In Situ Symbiosis of Cerium Oxide Nanophase for Enhancing the Oxygen Electrocatalysis Performance of Single‐Atom Fe─N─C Catalyst with Prolonged Stability for Zinc–Air Batteries

Abstract The Fenton reaction, induced by the H 2 O 2 formed during the oxygen reduction reaction (ORR) process leads to significant dissolution of Fe, resulting in unsatisfactory stability of the iron–nitrogen‐doped carbon catalysts (Fe‐NC). In this study, a strategy is proposed to improve the ORR catalytic activity while eliminating the effect of H 2 O 2 by introducing CeO 2 nanoparticles. Transmission electron microscopy and subsequent characterizations reveal that CeO 2 nanoparticles are uniformly distributed on the carbon substrate, with atomically dispersed Fe single‐atom catalysts (SACs) adjacent to them.
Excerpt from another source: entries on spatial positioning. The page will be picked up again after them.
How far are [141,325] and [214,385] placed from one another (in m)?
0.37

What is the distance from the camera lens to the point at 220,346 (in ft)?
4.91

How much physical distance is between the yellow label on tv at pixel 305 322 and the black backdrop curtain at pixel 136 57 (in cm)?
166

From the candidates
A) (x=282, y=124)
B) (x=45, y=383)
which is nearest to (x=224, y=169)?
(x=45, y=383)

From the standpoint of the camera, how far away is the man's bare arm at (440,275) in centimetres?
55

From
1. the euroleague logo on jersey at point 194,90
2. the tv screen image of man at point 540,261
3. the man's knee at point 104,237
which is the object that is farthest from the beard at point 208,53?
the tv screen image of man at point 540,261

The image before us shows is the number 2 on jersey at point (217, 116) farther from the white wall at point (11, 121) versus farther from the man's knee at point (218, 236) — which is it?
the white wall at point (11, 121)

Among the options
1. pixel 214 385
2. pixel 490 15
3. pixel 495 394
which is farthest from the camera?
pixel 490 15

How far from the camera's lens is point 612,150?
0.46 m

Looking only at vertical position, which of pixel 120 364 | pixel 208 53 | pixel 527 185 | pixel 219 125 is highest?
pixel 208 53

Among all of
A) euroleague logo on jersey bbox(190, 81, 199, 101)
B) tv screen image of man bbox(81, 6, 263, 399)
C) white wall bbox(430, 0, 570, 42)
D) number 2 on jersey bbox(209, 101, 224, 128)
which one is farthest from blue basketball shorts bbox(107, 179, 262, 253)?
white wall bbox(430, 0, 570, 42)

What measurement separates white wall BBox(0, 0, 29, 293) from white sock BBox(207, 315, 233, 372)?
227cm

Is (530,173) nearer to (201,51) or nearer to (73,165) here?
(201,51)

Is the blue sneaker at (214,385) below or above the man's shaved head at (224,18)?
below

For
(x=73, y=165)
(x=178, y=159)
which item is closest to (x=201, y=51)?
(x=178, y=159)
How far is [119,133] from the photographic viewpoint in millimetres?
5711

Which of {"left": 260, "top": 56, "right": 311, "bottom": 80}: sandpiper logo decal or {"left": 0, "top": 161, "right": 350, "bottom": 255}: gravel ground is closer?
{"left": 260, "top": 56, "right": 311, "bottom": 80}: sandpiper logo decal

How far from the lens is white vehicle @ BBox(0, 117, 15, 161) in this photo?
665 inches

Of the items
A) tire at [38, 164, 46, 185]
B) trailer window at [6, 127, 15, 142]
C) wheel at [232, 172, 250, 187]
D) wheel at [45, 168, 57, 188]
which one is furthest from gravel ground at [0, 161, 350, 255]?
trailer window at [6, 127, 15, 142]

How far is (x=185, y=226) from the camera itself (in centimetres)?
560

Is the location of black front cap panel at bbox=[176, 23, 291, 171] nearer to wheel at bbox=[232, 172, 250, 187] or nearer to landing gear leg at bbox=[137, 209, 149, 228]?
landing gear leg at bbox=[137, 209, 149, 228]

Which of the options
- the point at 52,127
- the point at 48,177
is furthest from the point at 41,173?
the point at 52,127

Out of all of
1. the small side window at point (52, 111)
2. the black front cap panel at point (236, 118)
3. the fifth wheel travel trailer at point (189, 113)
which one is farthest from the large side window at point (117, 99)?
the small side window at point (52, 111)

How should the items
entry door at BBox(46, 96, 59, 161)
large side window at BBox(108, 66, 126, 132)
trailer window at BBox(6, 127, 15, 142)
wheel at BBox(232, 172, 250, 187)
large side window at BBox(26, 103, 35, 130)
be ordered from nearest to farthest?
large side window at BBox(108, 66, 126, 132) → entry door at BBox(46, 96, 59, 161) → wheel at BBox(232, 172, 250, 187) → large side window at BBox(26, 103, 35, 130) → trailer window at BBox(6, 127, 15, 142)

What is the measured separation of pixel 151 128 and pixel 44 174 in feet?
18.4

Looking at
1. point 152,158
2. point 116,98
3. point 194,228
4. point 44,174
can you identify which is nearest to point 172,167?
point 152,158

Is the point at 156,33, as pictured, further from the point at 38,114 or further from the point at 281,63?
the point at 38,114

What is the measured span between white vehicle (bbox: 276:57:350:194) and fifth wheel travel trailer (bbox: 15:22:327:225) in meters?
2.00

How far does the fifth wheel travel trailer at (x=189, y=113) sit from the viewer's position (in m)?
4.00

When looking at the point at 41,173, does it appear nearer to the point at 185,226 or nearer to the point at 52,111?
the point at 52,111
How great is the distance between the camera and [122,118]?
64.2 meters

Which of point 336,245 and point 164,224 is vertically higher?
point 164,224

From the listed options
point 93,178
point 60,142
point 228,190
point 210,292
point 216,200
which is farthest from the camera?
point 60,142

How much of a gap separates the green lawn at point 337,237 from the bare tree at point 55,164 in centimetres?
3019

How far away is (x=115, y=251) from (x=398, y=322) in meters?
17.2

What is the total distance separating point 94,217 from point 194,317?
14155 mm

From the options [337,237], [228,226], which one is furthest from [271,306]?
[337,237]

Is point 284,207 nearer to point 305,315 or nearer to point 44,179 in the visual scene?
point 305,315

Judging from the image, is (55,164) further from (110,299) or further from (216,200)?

CeO 2 @Fe‐NC achieves a half‐wave potential of 0.89 V and a limiting current density of 6.2 mA cm −2 , which significantly outperforms Fe‐NC and commercial Pt/C. CeO 2 @Fe‐NC also shows a half‐wave potential loss of only 1% after 10 000 CV cycles, which is better than that of Fe‐NC (7%). Further, H 2 O 2 elimination experiments show that the introduction of CeO 2 significantly accelerate the decomposition of H 2 O 2 . In situ Raman spectroscopy results suggest that CeO 2 @Fe‐NC significantly facilitates the formation of ORR intermediates compared with Fe‐NC. The Zn–air batteries utilizing CeO 2 @Fe‐NC cathodes exhibit satisfactory peak power density and open‐circuit voltage. Furthermore, theoretical calculations show that the introduction of CeO 2 enhances the ORR activity of Fe‐NC SAC. This study provides insights for optimizing SAC‐based electrocatalysts with high activity and stability.